-------- SUPPLIED INFORMATION --------

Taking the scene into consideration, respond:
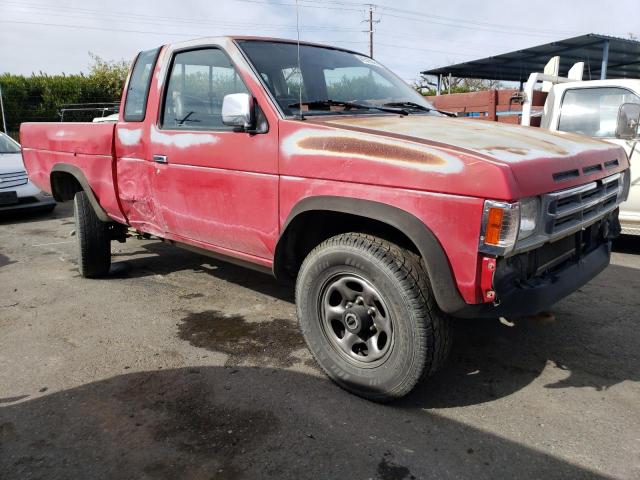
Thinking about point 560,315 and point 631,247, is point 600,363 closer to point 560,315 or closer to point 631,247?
point 560,315

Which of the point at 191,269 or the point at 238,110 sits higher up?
the point at 238,110

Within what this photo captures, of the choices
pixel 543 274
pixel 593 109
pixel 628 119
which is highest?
pixel 593 109

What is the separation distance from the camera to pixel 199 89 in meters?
3.56

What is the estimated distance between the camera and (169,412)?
2668mm

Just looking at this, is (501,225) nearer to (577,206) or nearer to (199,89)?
(577,206)

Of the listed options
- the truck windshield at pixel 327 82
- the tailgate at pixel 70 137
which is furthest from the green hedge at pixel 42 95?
the truck windshield at pixel 327 82

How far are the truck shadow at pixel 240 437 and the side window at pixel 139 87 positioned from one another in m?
2.11

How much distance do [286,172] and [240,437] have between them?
1409 mm

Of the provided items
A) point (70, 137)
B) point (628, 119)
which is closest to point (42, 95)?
point (70, 137)

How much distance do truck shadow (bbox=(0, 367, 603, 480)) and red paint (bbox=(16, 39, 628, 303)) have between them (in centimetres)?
74

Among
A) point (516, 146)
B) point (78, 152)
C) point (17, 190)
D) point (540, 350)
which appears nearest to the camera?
point (516, 146)

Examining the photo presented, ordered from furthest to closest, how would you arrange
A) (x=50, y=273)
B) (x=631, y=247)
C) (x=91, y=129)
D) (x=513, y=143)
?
1. (x=631, y=247)
2. (x=50, y=273)
3. (x=91, y=129)
4. (x=513, y=143)

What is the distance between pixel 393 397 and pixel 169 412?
3.84 feet

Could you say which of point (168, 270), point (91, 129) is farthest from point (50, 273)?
point (91, 129)
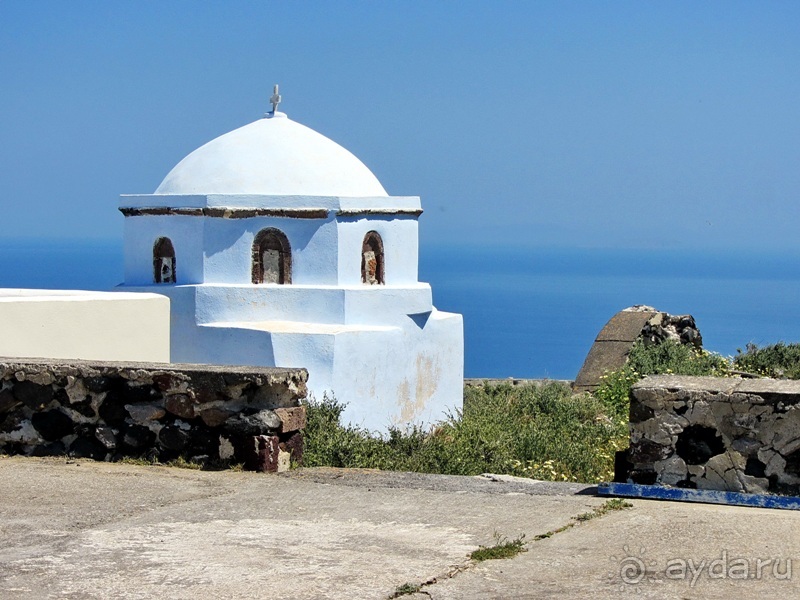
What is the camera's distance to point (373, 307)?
16625 mm

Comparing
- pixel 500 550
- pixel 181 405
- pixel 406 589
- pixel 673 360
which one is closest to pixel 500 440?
pixel 673 360

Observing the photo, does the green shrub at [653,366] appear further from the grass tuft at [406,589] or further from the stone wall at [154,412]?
the grass tuft at [406,589]

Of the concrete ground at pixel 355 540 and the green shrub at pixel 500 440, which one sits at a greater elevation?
the concrete ground at pixel 355 540

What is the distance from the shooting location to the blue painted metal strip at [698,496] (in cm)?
544

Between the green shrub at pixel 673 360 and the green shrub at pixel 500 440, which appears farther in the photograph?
the green shrub at pixel 673 360

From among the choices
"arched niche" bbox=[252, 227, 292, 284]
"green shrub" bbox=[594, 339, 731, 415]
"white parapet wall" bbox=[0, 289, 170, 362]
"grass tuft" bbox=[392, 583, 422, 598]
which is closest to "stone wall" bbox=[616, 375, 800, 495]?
"grass tuft" bbox=[392, 583, 422, 598]

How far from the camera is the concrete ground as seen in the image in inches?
162

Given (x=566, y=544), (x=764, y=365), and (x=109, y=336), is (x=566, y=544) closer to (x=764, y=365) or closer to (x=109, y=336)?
(x=109, y=336)

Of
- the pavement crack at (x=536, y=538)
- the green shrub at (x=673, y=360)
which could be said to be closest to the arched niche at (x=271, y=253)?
the green shrub at (x=673, y=360)

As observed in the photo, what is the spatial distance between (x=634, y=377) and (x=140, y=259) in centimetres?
768

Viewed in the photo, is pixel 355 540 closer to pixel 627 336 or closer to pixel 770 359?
pixel 770 359

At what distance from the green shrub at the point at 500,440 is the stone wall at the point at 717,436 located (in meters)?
2.97

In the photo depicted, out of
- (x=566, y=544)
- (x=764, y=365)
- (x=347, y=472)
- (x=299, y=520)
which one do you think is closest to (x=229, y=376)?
(x=347, y=472)

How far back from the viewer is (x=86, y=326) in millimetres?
11867
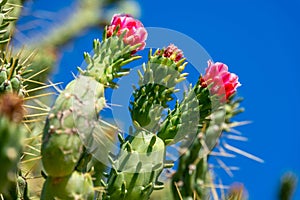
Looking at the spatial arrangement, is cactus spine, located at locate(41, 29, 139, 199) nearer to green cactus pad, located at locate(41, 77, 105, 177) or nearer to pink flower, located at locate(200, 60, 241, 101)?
green cactus pad, located at locate(41, 77, 105, 177)

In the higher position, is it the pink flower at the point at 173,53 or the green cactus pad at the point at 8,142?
the pink flower at the point at 173,53

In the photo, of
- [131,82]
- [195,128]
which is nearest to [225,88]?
[195,128]

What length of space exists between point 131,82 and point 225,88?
0.31m

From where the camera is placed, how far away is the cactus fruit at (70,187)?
186cm

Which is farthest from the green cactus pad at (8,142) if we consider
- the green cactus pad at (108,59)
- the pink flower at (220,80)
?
the pink flower at (220,80)

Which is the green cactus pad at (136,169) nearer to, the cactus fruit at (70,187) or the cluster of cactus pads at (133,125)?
the cluster of cactus pads at (133,125)

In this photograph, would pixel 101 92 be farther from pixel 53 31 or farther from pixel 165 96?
pixel 53 31

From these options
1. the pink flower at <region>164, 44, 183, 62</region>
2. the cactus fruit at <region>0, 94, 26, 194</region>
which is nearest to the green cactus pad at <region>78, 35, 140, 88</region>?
the pink flower at <region>164, 44, 183, 62</region>

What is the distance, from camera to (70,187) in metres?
1.87

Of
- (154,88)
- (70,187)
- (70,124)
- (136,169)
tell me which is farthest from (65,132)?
(154,88)

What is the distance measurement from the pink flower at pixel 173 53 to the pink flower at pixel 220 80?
0.10m

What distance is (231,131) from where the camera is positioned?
2.30m

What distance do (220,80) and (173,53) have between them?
0.17 metres

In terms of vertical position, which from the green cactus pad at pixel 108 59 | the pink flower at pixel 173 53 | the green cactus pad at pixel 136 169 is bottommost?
the green cactus pad at pixel 136 169
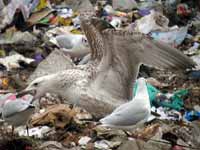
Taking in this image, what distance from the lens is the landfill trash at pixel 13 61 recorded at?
20.7 feet

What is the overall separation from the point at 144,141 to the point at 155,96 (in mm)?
1057

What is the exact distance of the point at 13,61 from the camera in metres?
6.39

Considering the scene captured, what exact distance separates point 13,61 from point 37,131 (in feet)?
6.18

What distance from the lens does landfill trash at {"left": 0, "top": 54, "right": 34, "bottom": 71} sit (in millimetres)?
6297

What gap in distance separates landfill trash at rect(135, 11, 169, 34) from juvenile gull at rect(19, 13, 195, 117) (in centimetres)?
241

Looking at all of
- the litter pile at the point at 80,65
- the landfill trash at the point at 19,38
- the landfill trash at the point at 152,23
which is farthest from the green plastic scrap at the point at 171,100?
the landfill trash at the point at 19,38

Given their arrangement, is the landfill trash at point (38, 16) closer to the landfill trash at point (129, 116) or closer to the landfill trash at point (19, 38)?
the landfill trash at point (19, 38)

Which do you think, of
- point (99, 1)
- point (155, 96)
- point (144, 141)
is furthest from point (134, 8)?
point (144, 141)

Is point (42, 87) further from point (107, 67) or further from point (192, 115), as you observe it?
point (192, 115)

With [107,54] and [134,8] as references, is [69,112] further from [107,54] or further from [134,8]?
[134,8]

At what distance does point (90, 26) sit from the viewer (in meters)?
4.41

--------

*WHAT YOU NEED TO DO*.
Retype all the records shown above, character for character. Omit every picture.

*THE SOLUTION*.
Taking the scene into consideration, respond:
Thinking about point 560,315 and point 631,247, is point 600,363 closer to point 560,315 or closer to point 631,247?
point 560,315

Which of the point at 191,269 or the point at 238,110 sits higher up?
the point at 238,110

Within what this photo captures, of the choices
pixel 543 274
pixel 593 109
pixel 628 119
which is highest?
pixel 593 109

What is the separation distance from the camera to pixel 199 89 in meters?
3.56

What is the estimated distance between the camera and (169,412)?
2668mm

Just looking at this, is (501,225) nearer to (577,206) or nearer to (199,89)?
(577,206)

Of the listed options
- the truck windshield at pixel 327 82
- the tailgate at pixel 70 137
which is furthest from the green hedge at pixel 42 95?
the truck windshield at pixel 327 82

How far are the truck shadow at pixel 240 437 and the side window at pixel 139 87 positioned from one another in m?
2.11

How much distance do [286,172] and [240,437] have between them?
1409 mm

Of the provided items
A) point (70, 137)
B) point (628, 119)
which is closest to point (42, 95)?
point (70, 137)

How much distance do truck shadow (bbox=(0, 367, 603, 480)) and red paint (bbox=(16, 39, 628, 303)) have between them (in centimetres)?
74

Among
A) point (516, 146)
B) point (78, 152)
C) point (17, 190)
D) point (540, 350)
which appears nearest to the camera?
point (516, 146)

Examining the photo presented, ordered from furthest to closest, how would you arrange
A) (x=50, y=273)
B) (x=631, y=247)
C) (x=91, y=129)
D) (x=513, y=143)
?
1. (x=631, y=247)
2. (x=50, y=273)
3. (x=91, y=129)
4. (x=513, y=143)

What is the distance between pixel 393 397 and pixel 169 412?
3.84 feet

Could you say which of point (168, 270), point (91, 129) is farthest from point (50, 273)?
point (91, 129)
What is the camera's distance to point (373, 307)?
16625 mm

Comparing
- pixel 500 550
- pixel 181 405
- pixel 406 589
- pixel 673 360
which one is closest to pixel 500 440?
pixel 673 360

Observing the photo, does the green shrub at [653,366] appear further from the grass tuft at [406,589] or further from the stone wall at [154,412]?
the grass tuft at [406,589]

Of the concrete ground at pixel 355 540 and the green shrub at pixel 500 440, which one sits at a greater elevation?
the concrete ground at pixel 355 540

What is the distance from the shooting location to the blue painted metal strip at [698,496] (in cm)?
544

Between the green shrub at pixel 673 360 and the green shrub at pixel 500 440, which appears farther in the photograph?
the green shrub at pixel 673 360

From among the choices
"arched niche" bbox=[252, 227, 292, 284]
"green shrub" bbox=[594, 339, 731, 415]
"white parapet wall" bbox=[0, 289, 170, 362]
"grass tuft" bbox=[392, 583, 422, 598]
which is closest to "stone wall" bbox=[616, 375, 800, 495]?
"grass tuft" bbox=[392, 583, 422, 598]

How far from the camera is the concrete ground as seen in the image in inches?
162

Given (x=566, y=544), (x=764, y=365), and (x=109, y=336), is (x=566, y=544) closer to (x=764, y=365) or closer to (x=109, y=336)?
(x=109, y=336)

Of
- the pavement crack at (x=536, y=538)
- the green shrub at (x=673, y=360)
which could be said to be closest to the arched niche at (x=271, y=253)?
the green shrub at (x=673, y=360)

As observed in the photo, what is the spatial distance between (x=634, y=377) and (x=140, y=259) in centimetres?
768

Viewed in the photo, is pixel 355 540 closer to pixel 627 336 or closer to pixel 770 359?
pixel 770 359

At what distance from the green shrub at the point at 500,440 is the stone wall at the point at 717,436 located (in meters)?
2.97

In the photo depicted, out of
- (x=566, y=544)
- (x=764, y=365)
- (x=347, y=472)
- (x=299, y=520)
which one do you think is closest to (x=229, y=376)?
(x=347, y=472)

How far back from the viewer is (x=86, y=326) in millimetres?
11867
Looking at the spatial arrangement, is cactus spine, located at locate(41, 29, 139, 199) nearer to green cactus pad, located at locate(41, 77, 105, 177) or nearer to pink flower, located at locate(200, 60, 241, 101)?
green cactus pad, located at locate(41, 77, 105, 177)

In the higher position, is it the pink flower at the point at 173,53 or the green cactus pad at the point at 8,142?
the pink flower at the point at 173,53

In the photo, of
- [131,82]
- [195,128]
which is nearest to [225,88]?
[195,128]

What length of space exists between point 131,82 and point 225,88?
0.31m

From where the camera is placed, how far away is the cactus fruit at (70,187)?
186cm

Which is farthest from the green cactus pad at (8,142) if we consider
- the green cactus pad at (108,59)
- the pink flower at (220,80)
?
the pink flower at (220,80)

Which is the green cactus pad at (136,169) nearer to, the cactus fruit at (70,187) or the cluster of cactus pads at (133,125)?
the cluster of cactus pads at (133,125)

In this photograph, would pixel 101 92 be farther from pixel 53 31 or farther from pixel 165 96?
pixel 53 31

From these options
1. the pink flower at <region>164, 44, 183, 62</region>
2. the cactus fruit at <region>0, 94, 26, 194</region>
which is nearest to the green cactus pad at <region>78, 35, 140, 88</region>?
the pink flower at <region>164, 44, 183, 62</region>

What is the distance, from camera to (70,187) in metres?
1.87

Of
- (154,88)
- (70,187)
- (70,124)
- (136,169)
tell me which is farthest from (65,132)?
(154,88)

What is the distance measurement from the pink flower at pixel 173 53 to the pink flower at pixel 220 80?
0.10m

What distance is (231,131) from where the camera is positioned?
2.30m

What distance do (220,80) and (173,53) have between them?
0.17 metres

In terms of vertical position, which from the green cactus pad at pixel 108 59 | the pink flower at pixel 173 53 | the green cactus pad at pixel 136 169 is bottommost?
the green cactus pad at pixel 136 169
Taking in this image, what distance from the lens is the landfill trash at pixel 13 61 recorded at?
20.7 feet

What is the overall separation from the point at 144,141 to the point at 155,96 (in mm)?
1057

What is the exact distance of the point at 13,61 from the camera in metres?
6.39

Considering the scene captured, what exact distance separates point 13,61 from point 37,131 (in feet)?
6.18

What distance from the lens does landfill trash at {"left": 0, "top": 54, "right": 34, "bottom": 71} sit (in millimetres)?
6297

What gap in distance separates landfill trash at rect(135, 11, 169, 34) from juvenile gull at rect(19, 13, 195, 117) (in centimetres)?
241

Looking at all of
- the litter pile at the point at 80,65
- the landfill trash at the point at 19,38
- the landfill trash at the point at 152,23
which is farthest from the green plastic scrap at the point at 171,100?
the landfill trash at the point at 19,38

Given their arrangement, is the landfill trash at point (38, 16) closer to the landfill trash at point (129, 116) or closer to the landfill trash at point (19, 38)?
the landfill trash at point (19, 38)

Which do you think, of
- point (99, 1)
- point (155, 96)
- point (144, 141)
is furthest from point (134, 8)?
point (144, 141)

Is point (42, 87) further from point (107, 67) or further from point (192, 115), as you observe it?
point (192, 115)

With [107,54] and [134,8] as references, is [69,112] further from [107,54] or further from [134,8]?
[134,8]

At what distance does point (90, 26) sit from the viewer (in meters)?
4.41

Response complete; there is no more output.